Anyone who has run in a military formation will recognize the background of "on the double."

"Quick time" is the standard marching pace for troops, and "double time" is twice that pace, meaning the service member is running. Doing something "on the double" is moving at twice the normal speed while completing the task.

13. 'On the frontlines'

Meaning: In the thick of a fight, argument, or movement

Like nuclear option, this one is pretty apparent. The front line of a military force is made up of the military units closest to a potential or current fight.

Troops on the frontline spend most days defending against or attacking enemy forces.

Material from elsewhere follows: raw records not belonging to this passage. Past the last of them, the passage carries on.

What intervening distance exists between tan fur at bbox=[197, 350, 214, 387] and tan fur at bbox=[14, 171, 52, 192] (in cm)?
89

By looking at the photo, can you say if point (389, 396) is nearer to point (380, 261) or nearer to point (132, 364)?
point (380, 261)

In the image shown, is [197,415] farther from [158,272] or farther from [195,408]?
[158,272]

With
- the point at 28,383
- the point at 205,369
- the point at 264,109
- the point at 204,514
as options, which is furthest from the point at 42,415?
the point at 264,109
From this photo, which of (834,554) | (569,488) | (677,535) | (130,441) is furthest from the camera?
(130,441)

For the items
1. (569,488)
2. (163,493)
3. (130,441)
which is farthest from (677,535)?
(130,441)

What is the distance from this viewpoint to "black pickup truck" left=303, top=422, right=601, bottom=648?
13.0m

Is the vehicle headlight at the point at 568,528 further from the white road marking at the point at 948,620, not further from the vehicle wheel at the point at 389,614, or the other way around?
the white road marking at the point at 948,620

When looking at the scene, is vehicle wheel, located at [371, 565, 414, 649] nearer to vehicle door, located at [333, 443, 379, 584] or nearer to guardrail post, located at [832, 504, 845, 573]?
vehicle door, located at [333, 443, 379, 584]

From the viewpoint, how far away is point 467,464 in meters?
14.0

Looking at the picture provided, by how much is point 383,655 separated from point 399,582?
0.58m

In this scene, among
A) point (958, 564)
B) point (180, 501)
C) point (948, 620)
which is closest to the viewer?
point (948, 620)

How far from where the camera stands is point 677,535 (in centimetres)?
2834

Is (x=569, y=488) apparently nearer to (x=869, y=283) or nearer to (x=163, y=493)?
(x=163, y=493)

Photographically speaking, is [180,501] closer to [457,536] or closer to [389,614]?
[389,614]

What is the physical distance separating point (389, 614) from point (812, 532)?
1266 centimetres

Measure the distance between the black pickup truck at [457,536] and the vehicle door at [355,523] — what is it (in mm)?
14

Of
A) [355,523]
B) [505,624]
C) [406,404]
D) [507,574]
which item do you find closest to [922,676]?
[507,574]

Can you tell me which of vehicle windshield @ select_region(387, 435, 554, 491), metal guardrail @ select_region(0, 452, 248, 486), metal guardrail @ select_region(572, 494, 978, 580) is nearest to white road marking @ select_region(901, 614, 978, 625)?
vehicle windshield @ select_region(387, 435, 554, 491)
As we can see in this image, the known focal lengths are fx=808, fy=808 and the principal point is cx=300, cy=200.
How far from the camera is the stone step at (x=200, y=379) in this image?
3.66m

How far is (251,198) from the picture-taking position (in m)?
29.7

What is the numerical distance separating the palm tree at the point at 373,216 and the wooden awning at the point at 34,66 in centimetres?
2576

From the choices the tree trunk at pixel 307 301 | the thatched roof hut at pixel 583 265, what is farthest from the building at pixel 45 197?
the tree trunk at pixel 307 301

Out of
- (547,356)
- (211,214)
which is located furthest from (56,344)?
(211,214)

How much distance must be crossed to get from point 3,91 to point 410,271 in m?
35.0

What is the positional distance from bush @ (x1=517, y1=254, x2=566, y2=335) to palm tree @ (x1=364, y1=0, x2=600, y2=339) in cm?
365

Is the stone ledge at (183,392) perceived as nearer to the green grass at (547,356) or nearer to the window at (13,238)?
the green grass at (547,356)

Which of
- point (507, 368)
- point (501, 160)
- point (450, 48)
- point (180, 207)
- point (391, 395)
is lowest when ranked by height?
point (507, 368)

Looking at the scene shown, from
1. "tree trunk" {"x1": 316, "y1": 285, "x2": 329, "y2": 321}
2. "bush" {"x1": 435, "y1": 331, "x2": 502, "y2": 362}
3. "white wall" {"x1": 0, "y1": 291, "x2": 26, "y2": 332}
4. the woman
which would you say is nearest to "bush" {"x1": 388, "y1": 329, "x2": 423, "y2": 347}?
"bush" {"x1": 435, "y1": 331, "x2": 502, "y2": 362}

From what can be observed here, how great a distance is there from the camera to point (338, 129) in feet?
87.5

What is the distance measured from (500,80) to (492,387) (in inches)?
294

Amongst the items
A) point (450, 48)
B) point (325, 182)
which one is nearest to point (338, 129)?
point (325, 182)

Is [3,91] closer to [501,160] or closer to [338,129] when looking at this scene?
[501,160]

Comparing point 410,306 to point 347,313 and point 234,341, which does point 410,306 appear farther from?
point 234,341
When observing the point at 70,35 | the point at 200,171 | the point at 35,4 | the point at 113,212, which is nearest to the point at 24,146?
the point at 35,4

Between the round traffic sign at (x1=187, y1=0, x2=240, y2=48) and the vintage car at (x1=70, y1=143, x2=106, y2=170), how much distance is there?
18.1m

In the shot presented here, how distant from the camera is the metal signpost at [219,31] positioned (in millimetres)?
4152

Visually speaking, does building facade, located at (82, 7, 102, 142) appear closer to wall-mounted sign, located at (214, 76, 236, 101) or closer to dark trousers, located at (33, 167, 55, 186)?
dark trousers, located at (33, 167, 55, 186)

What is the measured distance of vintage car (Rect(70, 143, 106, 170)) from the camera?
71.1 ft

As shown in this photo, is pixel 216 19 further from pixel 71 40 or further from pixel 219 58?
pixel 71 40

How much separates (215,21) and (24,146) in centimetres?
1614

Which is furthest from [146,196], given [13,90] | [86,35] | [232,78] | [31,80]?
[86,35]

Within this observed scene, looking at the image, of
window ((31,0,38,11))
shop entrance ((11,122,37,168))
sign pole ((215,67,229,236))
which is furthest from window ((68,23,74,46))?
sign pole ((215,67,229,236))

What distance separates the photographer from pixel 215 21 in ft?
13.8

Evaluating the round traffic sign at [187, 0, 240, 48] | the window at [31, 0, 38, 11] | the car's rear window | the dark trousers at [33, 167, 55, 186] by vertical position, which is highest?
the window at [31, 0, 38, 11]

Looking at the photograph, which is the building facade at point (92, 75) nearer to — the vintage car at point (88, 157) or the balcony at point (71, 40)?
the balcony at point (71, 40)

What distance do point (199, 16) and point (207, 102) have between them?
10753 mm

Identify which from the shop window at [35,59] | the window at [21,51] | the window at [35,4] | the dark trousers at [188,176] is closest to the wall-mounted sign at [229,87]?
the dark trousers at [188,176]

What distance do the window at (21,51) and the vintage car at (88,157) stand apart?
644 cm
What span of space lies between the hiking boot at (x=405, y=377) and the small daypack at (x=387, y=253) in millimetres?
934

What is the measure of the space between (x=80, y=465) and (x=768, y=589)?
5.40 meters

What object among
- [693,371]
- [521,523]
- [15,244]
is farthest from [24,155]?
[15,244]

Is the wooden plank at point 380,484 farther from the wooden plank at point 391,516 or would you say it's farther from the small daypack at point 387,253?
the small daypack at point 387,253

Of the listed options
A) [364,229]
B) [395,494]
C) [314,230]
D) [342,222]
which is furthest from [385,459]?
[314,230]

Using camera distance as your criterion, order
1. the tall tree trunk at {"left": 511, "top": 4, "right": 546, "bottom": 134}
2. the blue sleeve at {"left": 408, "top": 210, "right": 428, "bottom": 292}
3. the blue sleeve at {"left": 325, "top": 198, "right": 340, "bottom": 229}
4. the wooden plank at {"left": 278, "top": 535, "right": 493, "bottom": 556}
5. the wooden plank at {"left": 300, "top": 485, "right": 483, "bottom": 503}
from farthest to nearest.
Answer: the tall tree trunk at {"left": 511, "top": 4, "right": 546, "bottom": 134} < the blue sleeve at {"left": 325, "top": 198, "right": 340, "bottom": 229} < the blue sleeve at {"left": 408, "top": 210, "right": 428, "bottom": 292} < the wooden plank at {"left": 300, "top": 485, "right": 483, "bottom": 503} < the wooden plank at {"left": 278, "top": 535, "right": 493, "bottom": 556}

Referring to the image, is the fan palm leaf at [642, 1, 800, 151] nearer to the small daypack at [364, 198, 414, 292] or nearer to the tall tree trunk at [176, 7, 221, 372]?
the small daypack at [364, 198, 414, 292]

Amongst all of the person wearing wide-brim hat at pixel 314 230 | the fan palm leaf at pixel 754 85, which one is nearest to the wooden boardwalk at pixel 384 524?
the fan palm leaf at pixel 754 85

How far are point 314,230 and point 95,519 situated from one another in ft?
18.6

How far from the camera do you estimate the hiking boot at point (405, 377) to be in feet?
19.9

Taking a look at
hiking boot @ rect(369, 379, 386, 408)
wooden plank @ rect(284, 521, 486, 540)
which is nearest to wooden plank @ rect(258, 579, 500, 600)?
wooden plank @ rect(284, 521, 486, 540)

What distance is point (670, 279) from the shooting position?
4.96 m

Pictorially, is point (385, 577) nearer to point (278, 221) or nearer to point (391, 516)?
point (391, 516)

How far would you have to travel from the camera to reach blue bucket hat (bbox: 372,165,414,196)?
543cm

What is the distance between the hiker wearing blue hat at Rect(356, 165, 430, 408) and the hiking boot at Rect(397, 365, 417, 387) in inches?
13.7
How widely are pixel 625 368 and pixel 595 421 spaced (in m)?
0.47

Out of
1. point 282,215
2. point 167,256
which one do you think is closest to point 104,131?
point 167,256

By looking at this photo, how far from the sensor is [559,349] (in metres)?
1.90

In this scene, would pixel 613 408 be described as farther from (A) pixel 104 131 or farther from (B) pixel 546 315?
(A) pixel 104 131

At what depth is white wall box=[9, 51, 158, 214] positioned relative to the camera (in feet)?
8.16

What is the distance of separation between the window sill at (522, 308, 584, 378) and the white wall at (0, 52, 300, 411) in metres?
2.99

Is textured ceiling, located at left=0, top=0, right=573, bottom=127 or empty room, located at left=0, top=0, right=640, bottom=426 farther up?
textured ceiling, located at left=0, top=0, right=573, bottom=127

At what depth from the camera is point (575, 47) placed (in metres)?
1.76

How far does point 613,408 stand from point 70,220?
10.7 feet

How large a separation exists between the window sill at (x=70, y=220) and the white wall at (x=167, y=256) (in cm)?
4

People who are "on the frontlines" of other struggles like political movements or court trials are fighting against the other side every day.

This is similar in usage and origin to "in the trenches" above.

14. 'Roger that'

Meaning: Yes

This one is pretty common knowledge, though not all civilians may know why the military says, "Roger that," rather than "yes." Under the old NATO phonetic alphabet, the letter R was pronounced, "Roger" on the radio.

Radio operators would say, "Roger," to mean that a message had been properly received. The meaning evolved until "roger" meant "yes." Today, the NATO phonetic alphabet says, "Romeo," in place of R, but "roger" is still used to mean a message was received.

15. 'Screw the pooch'

US Army soldiers RPG rocket propelled grenade
US soldiers conduct foreign weapons training at Ft. Benning, Georgia, October 25, 2017.

Meaning: To bungle something badly

"Screw the pooch" was originally an even racier phrase, f-ck the dog. It meant to loaf around or procrastinate. However, by 1962 it was also being used to mean that a person had bungled something.

Now, it is more commonly used with the latter definition.